Pendant que Le Courrier de la Nouvelle-Écosse fait de la recherche sur l’insécurité linguistique de son lectorat, le journal La Liberté prépare les jeunes lecteurs et journalistes de demain.
En francophonie minoritaire, les médias ont donc un mandat plus large que d’informer.
«Dans une communauté linguistique minoritaire, avoir une radio ou un journal communautaire n’est pas un luxe. La langue et la culture se préservent aussi grâce à des outils comme ceux-là», pointe Simon Forgues, acteur et observateur de l’écosystème des radios communautaires de la francophonie canadienne depuis environ 35 ans.
Les médias font d’ailleurs partie des indicateurs de vitalité des communautés linguistiques minoritaires dans la documentation de Patrimoine canadien.
Éviter la disparition
Lorsqu’un média francophone ferme, c’est le droit d’une partie de la population canadienne de s’informer dans sa langue sur des enjeux locaux qui est atteint, rappelle Maryne Dumaine.
Simon Laflamme souligne que dans le monde moderne, «il n’y a pas de communauté qui n’a pas de médias». Celles qui n’en ont pas s’effondrent et sont «condamnées à disparaitre», puisqu’elles n’ont pas de façon de se représenter elles-mêmes.
Si un média ferme, «c’est la fin de la communauté», renchérit le directeur général d’Alliance Radios, Louis Béland.
Sans être aussi catégorique, le président de l’Assemblée de la francophonie de l’Ontario (AFO), Fabien Hébert, croit tout de même que les communautés sont affaiblies par la disparition «de ce véhicule de partage d’information».
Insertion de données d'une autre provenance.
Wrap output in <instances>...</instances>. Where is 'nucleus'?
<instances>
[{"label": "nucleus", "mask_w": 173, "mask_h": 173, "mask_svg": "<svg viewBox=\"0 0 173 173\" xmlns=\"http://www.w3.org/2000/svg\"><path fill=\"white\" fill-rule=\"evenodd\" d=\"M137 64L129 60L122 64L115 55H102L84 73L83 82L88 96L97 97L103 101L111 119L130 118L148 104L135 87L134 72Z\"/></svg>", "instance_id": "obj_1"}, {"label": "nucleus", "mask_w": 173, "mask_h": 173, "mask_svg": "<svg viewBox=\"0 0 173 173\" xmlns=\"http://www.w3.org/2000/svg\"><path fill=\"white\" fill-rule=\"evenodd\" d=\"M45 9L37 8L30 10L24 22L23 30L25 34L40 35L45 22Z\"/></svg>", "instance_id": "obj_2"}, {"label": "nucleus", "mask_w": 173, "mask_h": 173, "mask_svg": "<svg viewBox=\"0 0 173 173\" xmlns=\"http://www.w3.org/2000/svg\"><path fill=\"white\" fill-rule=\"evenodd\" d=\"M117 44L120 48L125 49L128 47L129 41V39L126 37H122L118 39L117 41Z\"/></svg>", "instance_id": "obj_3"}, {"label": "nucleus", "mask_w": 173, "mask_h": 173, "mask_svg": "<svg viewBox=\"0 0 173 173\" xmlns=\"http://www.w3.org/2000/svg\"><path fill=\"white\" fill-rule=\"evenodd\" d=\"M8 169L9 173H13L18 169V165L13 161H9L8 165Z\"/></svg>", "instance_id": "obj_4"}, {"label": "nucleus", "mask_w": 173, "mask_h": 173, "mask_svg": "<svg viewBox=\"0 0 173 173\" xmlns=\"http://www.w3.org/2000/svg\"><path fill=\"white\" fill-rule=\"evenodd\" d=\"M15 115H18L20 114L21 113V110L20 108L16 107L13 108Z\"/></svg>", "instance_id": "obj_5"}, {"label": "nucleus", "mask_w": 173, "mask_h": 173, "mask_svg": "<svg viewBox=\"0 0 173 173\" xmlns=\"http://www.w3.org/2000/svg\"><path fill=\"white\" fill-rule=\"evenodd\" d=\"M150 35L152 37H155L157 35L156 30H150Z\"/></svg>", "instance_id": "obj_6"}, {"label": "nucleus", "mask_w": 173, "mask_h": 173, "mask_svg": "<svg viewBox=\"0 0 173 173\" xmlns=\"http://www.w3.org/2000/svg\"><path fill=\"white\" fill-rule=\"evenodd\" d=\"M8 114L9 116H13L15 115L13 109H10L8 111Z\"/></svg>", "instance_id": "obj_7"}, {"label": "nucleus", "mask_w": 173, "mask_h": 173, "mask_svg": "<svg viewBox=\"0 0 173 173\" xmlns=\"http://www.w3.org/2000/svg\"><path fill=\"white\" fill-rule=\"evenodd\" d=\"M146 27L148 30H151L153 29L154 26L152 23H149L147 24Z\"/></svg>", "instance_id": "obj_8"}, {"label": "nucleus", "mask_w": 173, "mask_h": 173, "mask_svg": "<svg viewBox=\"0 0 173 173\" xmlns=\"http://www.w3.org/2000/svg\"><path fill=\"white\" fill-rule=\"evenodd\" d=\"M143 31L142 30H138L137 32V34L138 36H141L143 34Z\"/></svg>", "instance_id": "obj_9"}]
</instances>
Pour cette raison, l’AFO, et d’autres associations francophones, incluent les médias dans les moteurs de développement communautaire et pour «assurer la durabilité de la communauté», dit-il.
Aide insuffisante
L’Assemblée cherche ce qu’elle appelle la «complétude institutionnelle». «On veut être capable de naitre en français puis de mourir en français puis d’avoir accès à tous les services en français entre les deux», incluant des médias, explique le président.
Le gouvernement fédéral a créé des programmes d’aide pour les médias au cours des dernières années – plus pour les médias écrits que les médias électroniques. Malgré cela, 81 % des médias communautaires de langues officielles en situation minoritaire affirment manquer de financement dans le Livre blanc : Vérités, défis, occasions à saisir et pistes d’avenir.
Simon Forgues note que même si le gouvernement canadien compte les médias de langue minoritaire dans ses indicateurs de vitalité, il y a un désengagement de sa part du côté du financement. Surtout par le manque d’achat de publicité, qui serait pourtant une façon de donner l’exemple «d’acheter Canadien».
Éviter la rupture avec les jeunes
Dans de nombreux sondages, les jeunes de moins de 25 ans disent en grande majorité s’informer davantage sur les réseaux sociaux. Malgré des données qui suivent cette tendance, le Baromètre jeunesse 2025 de la Fédération de la jeunesse franco-canadienne (FJCF) montre qu’environ la moitié des personnes répondantes2 se soucie de la survie des médias de langue minoritaire.
La vice-présidente, Madeleina Daigneault, indique que l’organisme est bien au courant des habitudes de ses membres, mais «on pousse pour éviter une rupture de contact entre les jeunes et les médias canadiens traditionnels».
«Une telle rupture aurait des conséquences sur l’appartenance linguistique des jeunes, mais aussi sur la vitalité de nos communautés et de nos médias locaux et nationaux.»
La Fédération le fait à travers des initiatives et des partenariats qui encouragent les projets spéciaux pour les jeunes au sein des radios et des journaux.
«On va aussi inviter les médias traditionnels qui doivent aller chercher ces jeunes en renforçant leur présence sur les réseaux sociaux, autres que ceux de Meta, et en développant des sites Web, des infolettres engageantes qui s’adressent spécifiquement aux jeunes. Je pense qu’on ne peut pas parler d’un rapprochement vers les jeunes sans parler de médias sociaux.»